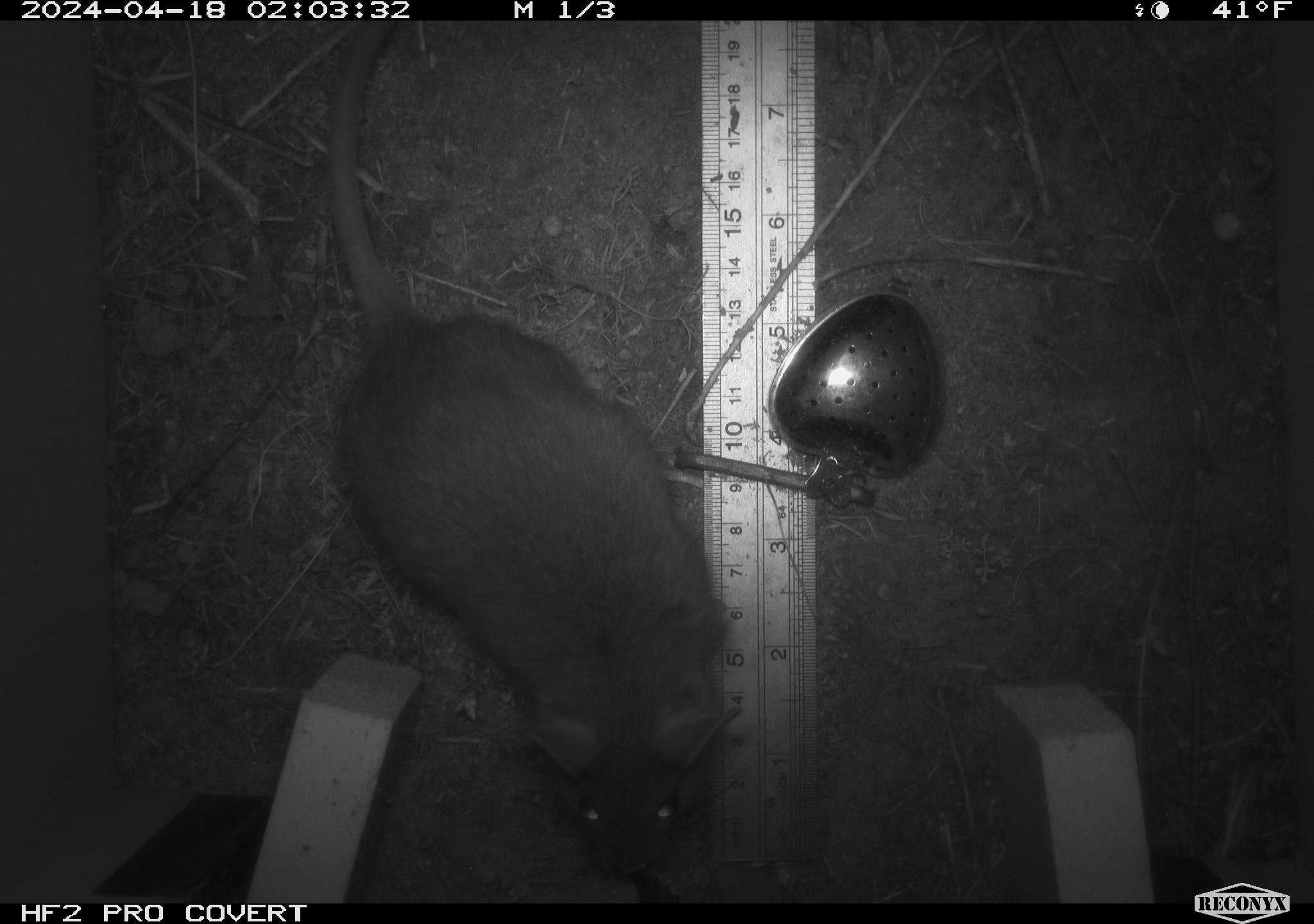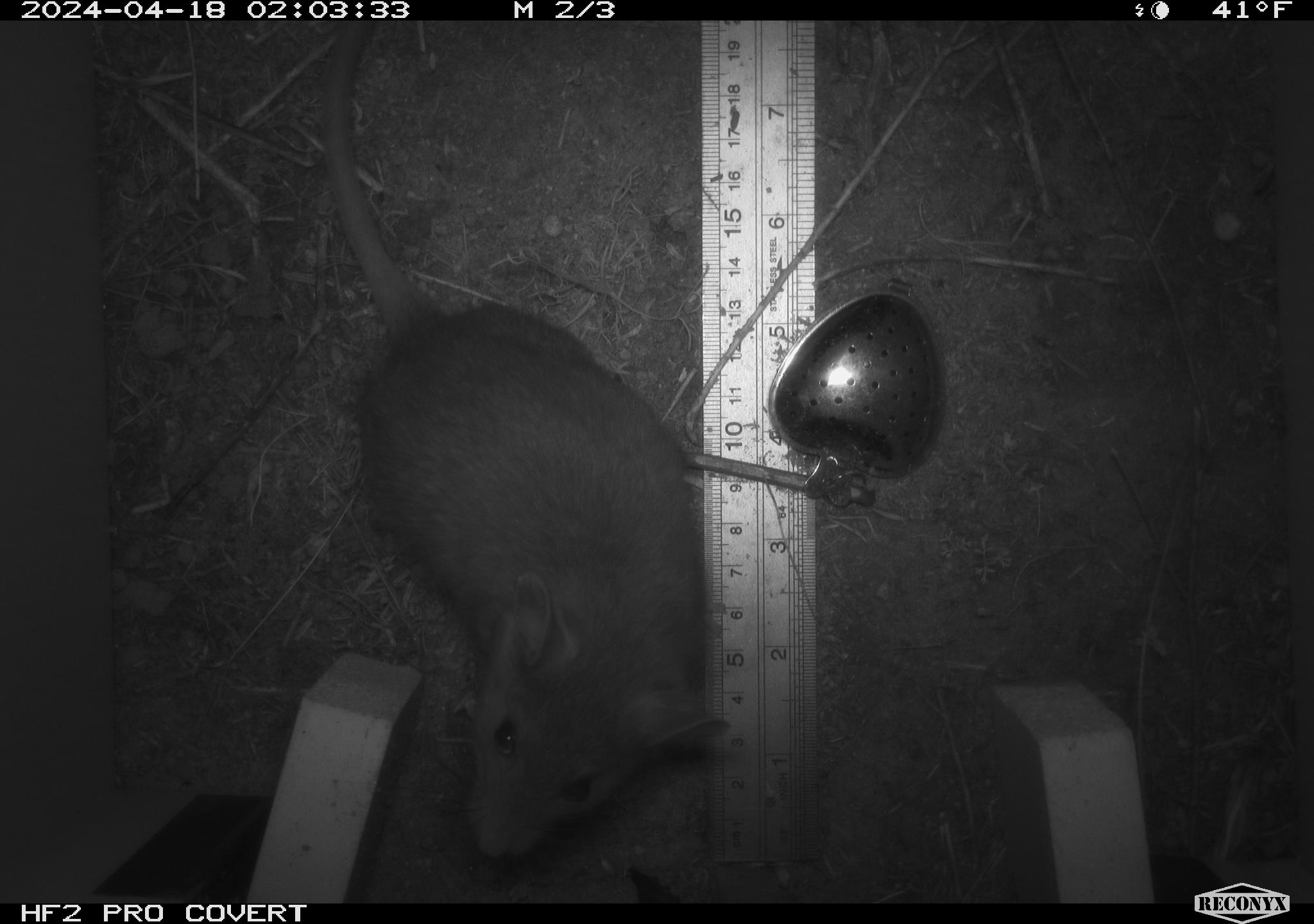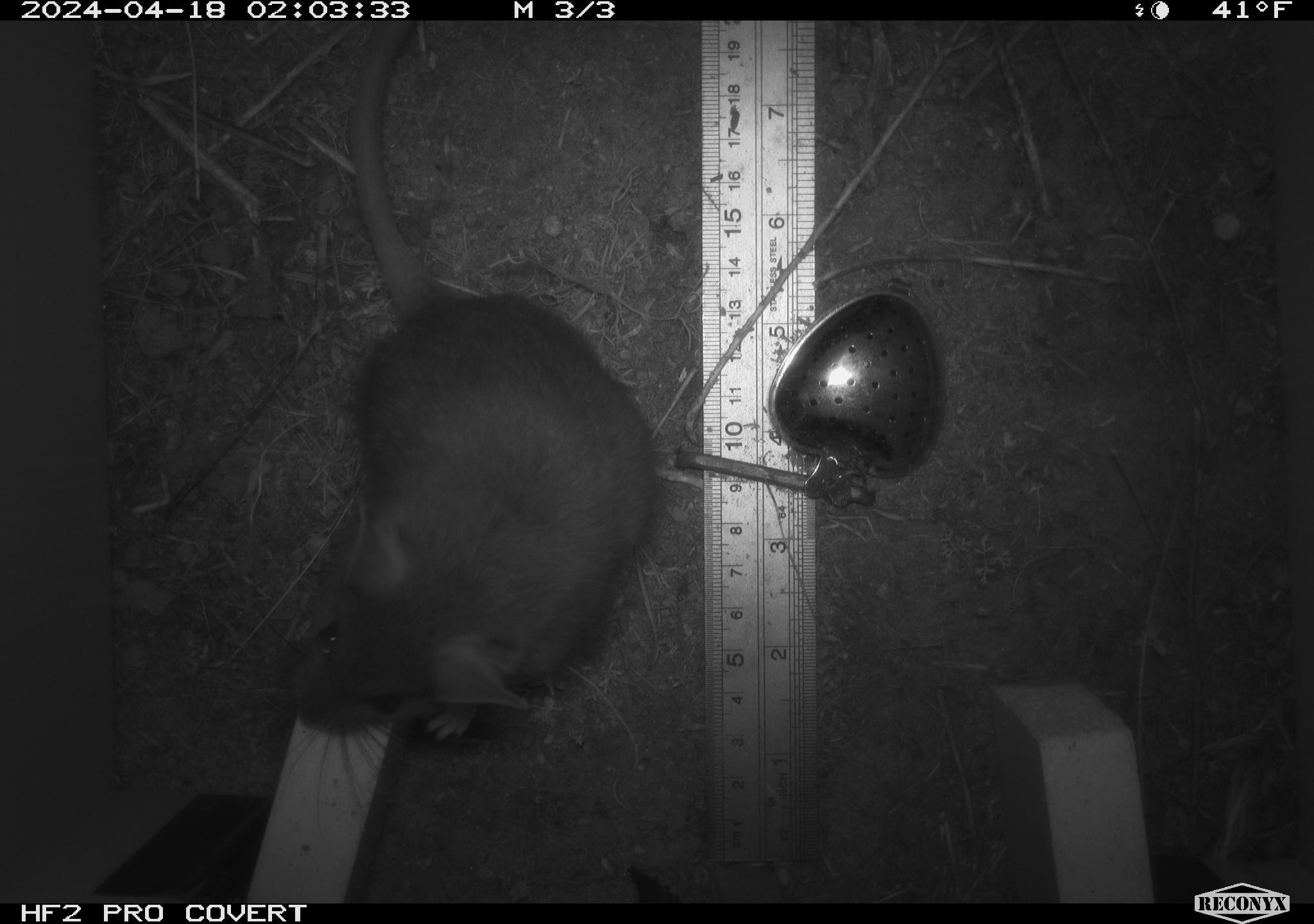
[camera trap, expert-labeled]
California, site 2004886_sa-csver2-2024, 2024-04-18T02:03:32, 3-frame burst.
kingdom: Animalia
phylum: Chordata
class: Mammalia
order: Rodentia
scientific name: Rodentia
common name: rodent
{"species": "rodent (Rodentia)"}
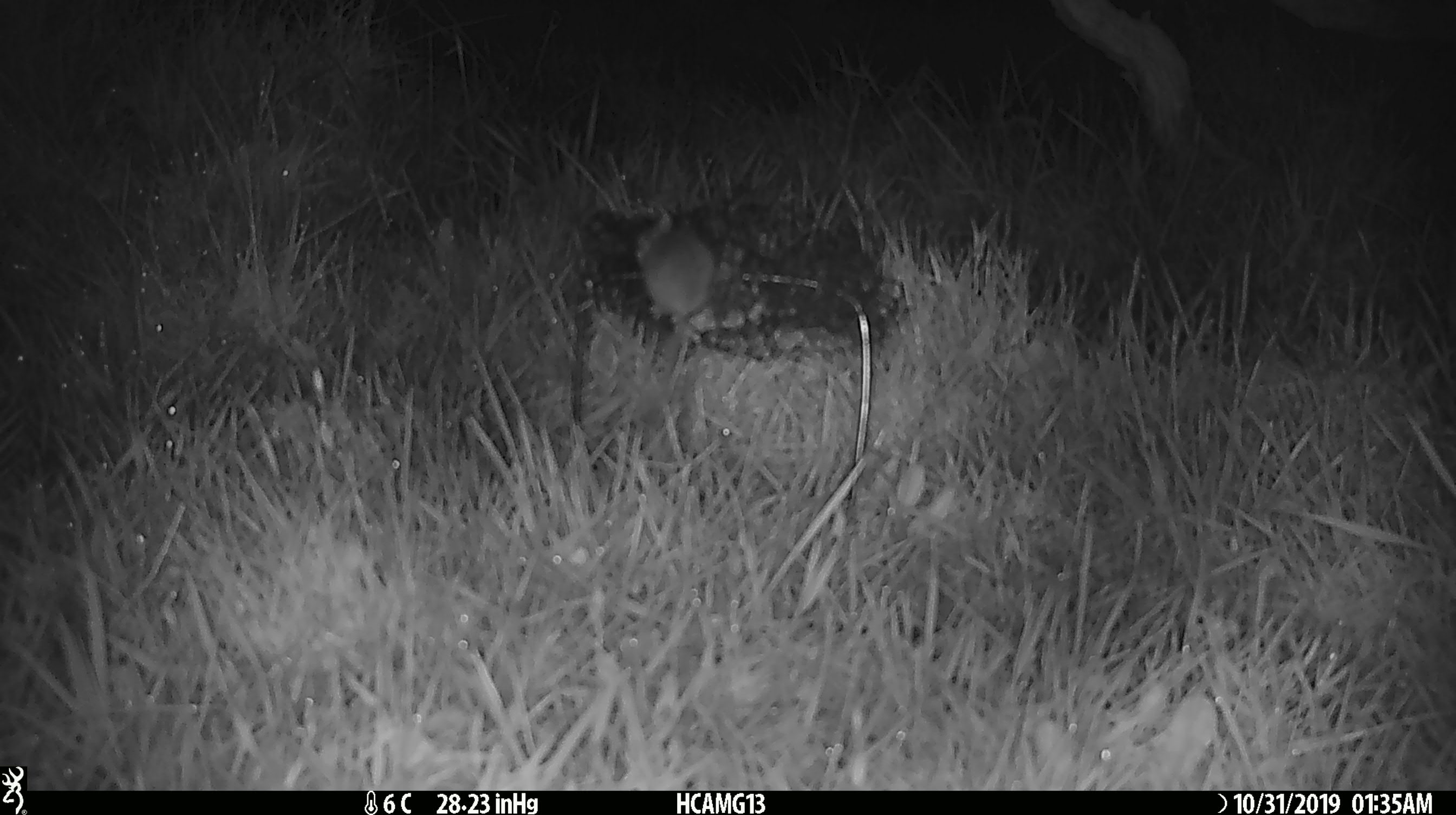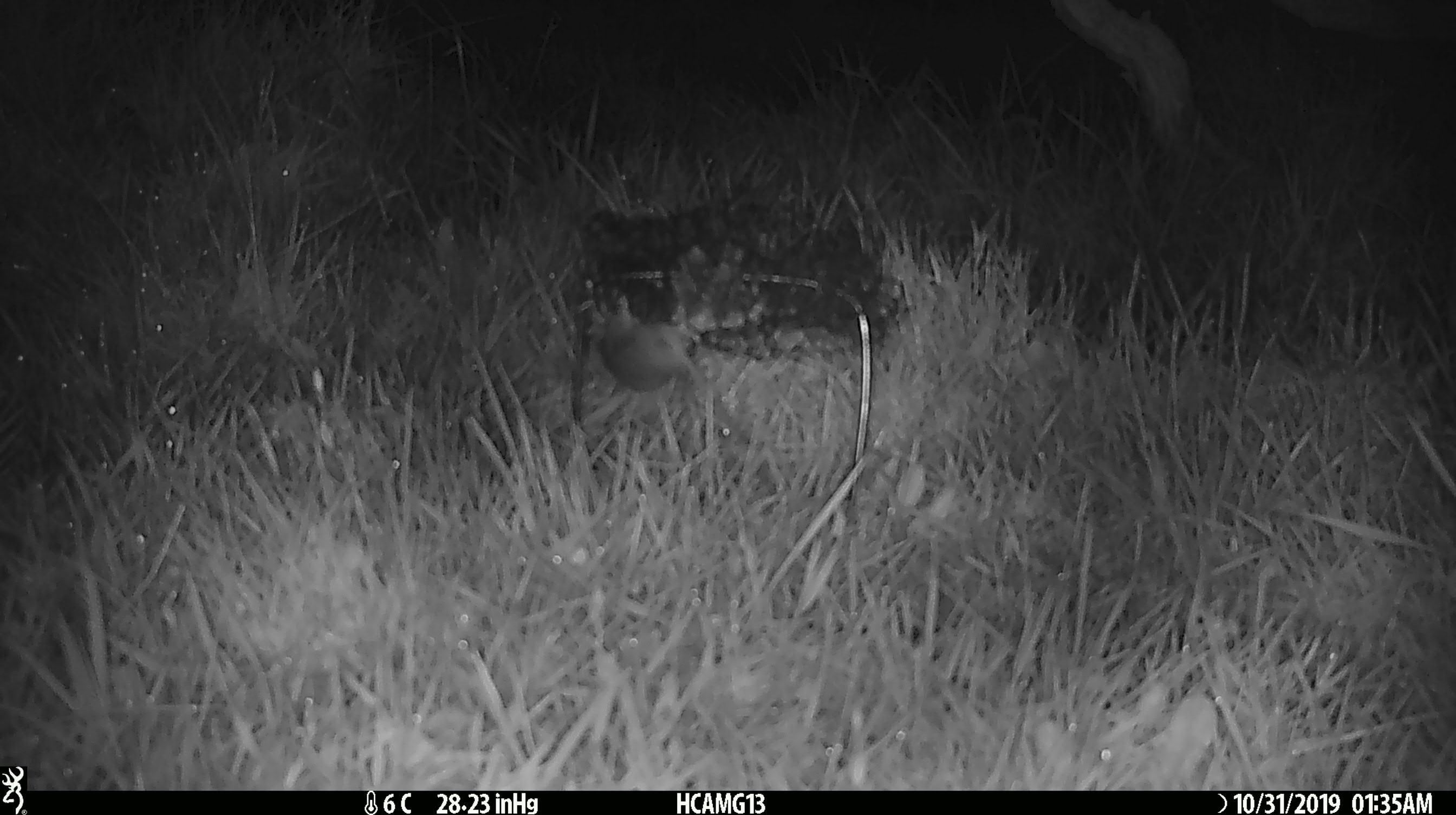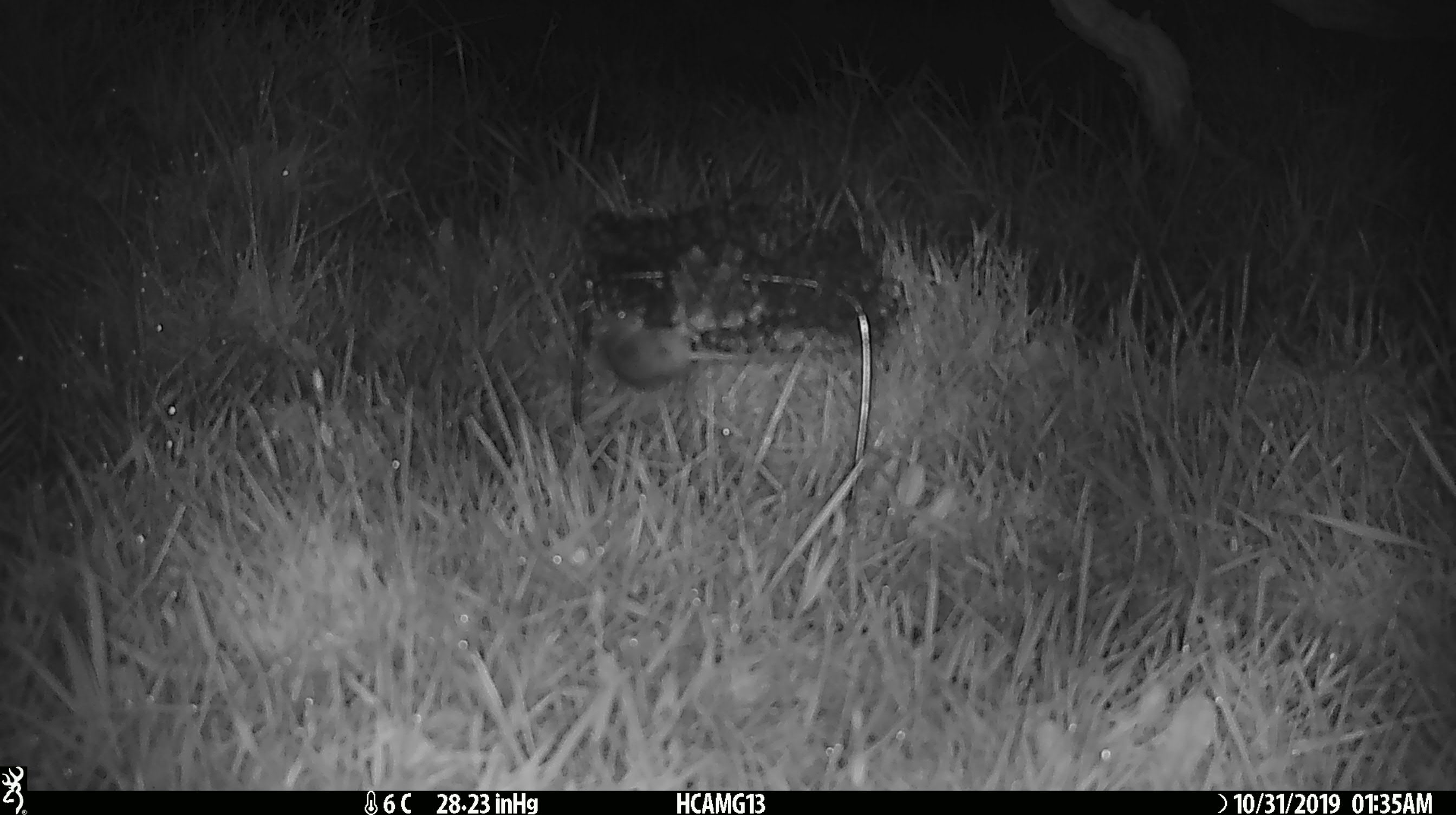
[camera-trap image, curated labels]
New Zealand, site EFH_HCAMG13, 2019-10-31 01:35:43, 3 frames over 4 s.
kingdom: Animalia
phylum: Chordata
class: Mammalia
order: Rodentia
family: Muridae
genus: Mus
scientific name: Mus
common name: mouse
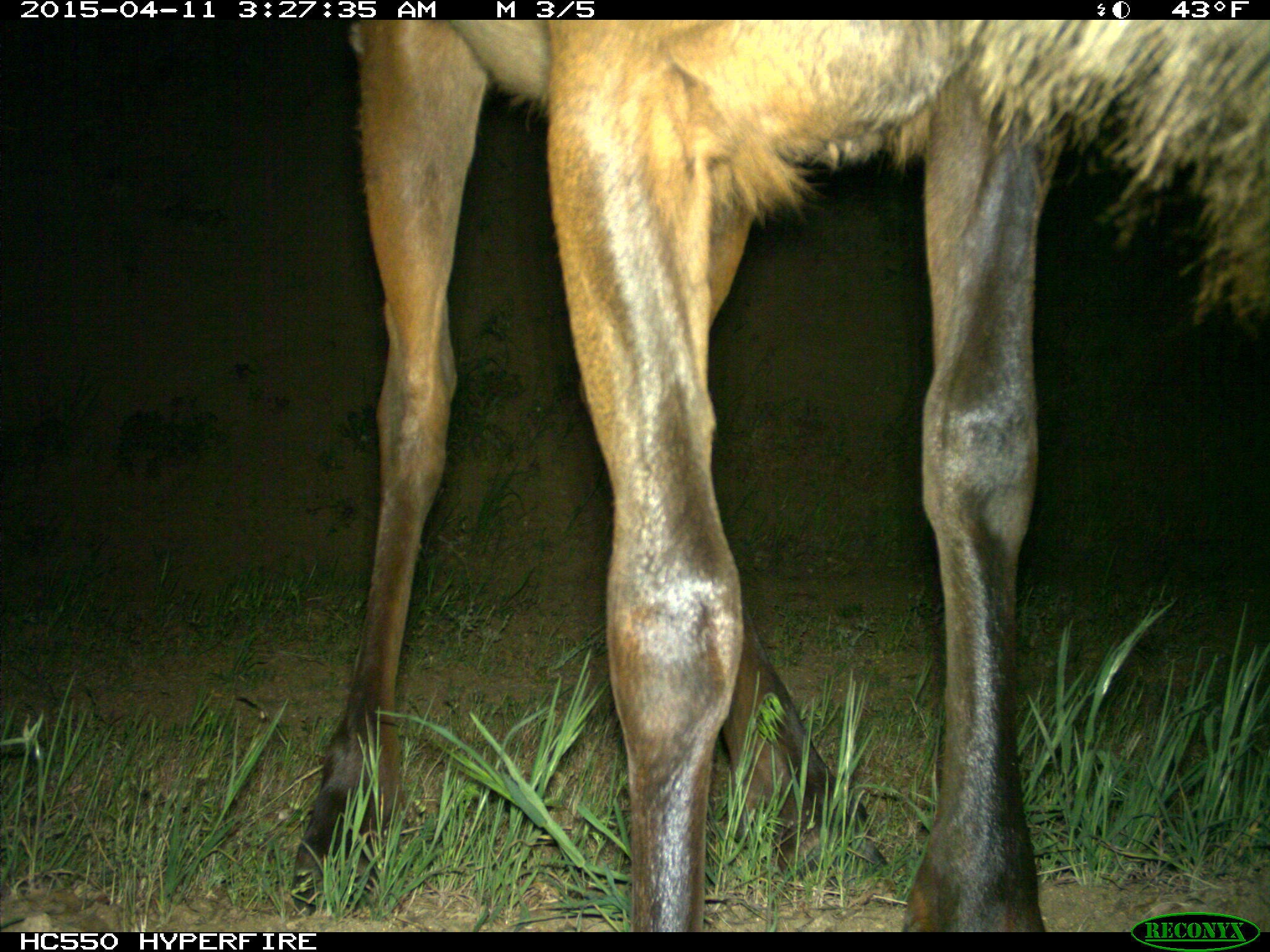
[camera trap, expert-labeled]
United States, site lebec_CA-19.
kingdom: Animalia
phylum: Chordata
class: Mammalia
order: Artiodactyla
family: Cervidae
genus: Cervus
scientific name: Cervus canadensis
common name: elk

——

Leaving all pictures out, output exactly the lines of the material above from the line with "[camera-trap image, curated labels]" to the line with "United States, site lebec_CA-19.", both included.

[camera-trap image, curated labels]
New Zealand, site EFH_HCAMG13, 2019-10-31 01:35:43, 3 frames over 4 s.
kingdom: Animalia
phylum: Chordata
class: Mammalia
order: Rodentia
family: Muridae
genus: Mus
scientific name: Mus
common name: mouse
[camera trap, expert-labeled]
United States, site lebec_CA-19.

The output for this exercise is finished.